忘れ得ぬ昭和の正月風景 年末年始の風物詩について 最終回
Japan In-depth / 2021年12月31日 23時0分
林信吾(作家・ジャーナリスト)
林信吾の「西方見聞録」
【まとめ】
・高度経済成長期の年末年始は「NHK」「食材まとめ買い」「おせち料理」「人生ゲーム」。
・当時、サラリーマン家庭の子より商店や町工場経営の家の子の方が「お年玉」の羽振りは良かった。
・先の見通しが立たない昨今の世相にせめてコロナ禍収束を願う。
昭和と一口に言っても、アジア太平洋戦争をはさんで63年余の長きにわたる。したがって昭和に生まれた世代も、戦前派、戦中派、戦後派、戦無派などと分類されるが、今なお在世の昭和生まれの中では戦後派がもっとも多い。大半が昭和20年代に生まれた、いわゆる団塊の世代がその中核をなしているからである。
この点、私のように昭和30年代に生まれた者は、いささか立場が弱い。昭和40年以降に生まれた世代は「新人類」などと呼ばれ、我ら30年代生まれは、
「団塊の世代と新人類とのミッシングリンク」
などと、ひどい言われようなのだ。
ミッシングリンクとは、ダーウィンの進化論に従うならば、すべての生物は適者生存の原則に従って進化してきたはずなのだが、たとえばヒトの場合、類人猿と原人とでは外見・生態ともに違いすぎる。両者の中間的な存在があって然るべきなのだが、化石などまったく見つからない。進化の連鎖が断絶している、ということである。
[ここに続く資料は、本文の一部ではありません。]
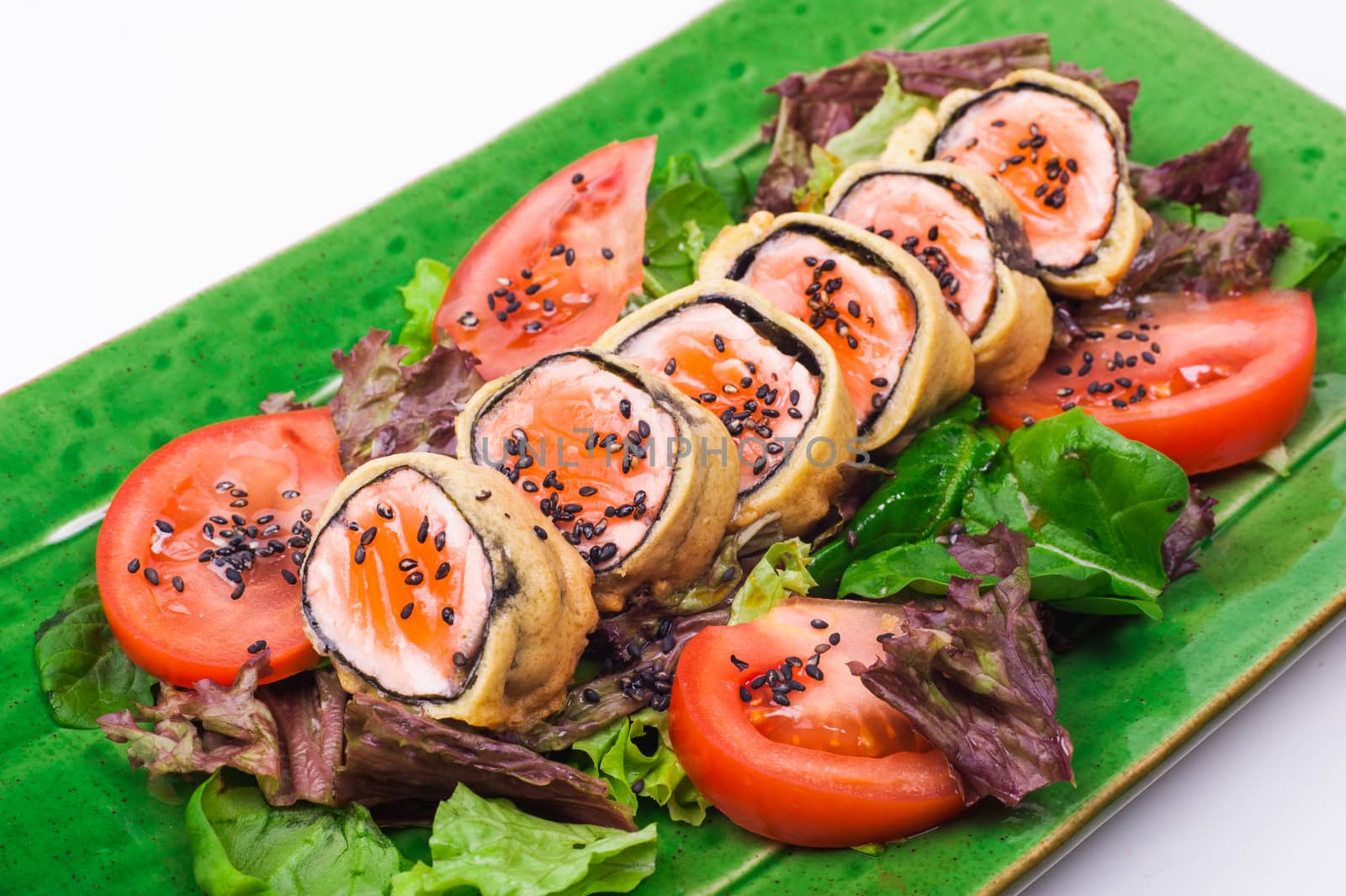 fried salmon roll on plate isolated on white background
最近の研究では、ホモ・サピエンス以外にも複数の原人が生まれたが、結局はヒトの先祖が生き残ったのだと分かってきたので、この言葉自体が死語になりつつあると聞くが。
余談はさておき、私がここで語らせていただく「昭和の正月風景」とは、もっぱら30年代末から40年代の高度経済成長期における、東京の一角に限定された話題であることを明記しておく。そもそも雪深い北海道・東北から温暖な南九州・沖縄まで、南北に長い日本列島において、正月風景などとひとくくりで語れるはずもない。
当時の年越しは、NHKとともにあった。おおむねどこの家でも、大晦日の夜は『紅白歌合戦』を見て過ごし、続いて『行く年来る年』を見ている間に日付が変わる、というパターンである。『紅白』はギャラが安いのだが、とにかく出場すれば大変な名誉で、その後10年くらいは営業に不自由しない、という知識は、早くも中学生の時に仕込んだ。今はそんなこともないのだろうが。
▲写真 イメージ 出典:Shoko Shimabukuro / Getty Images
平成になってからは、私の両親が他界したという事情もあって、親戚の家で年を越すことが多くなったが、昭和世代は相変わらず『紅白』だが、ほとんどBGMみたいなもので、平成生まれの子供たちは、別室で『笑ってはいけない』シリーズを見て笑い転げているという具合になった。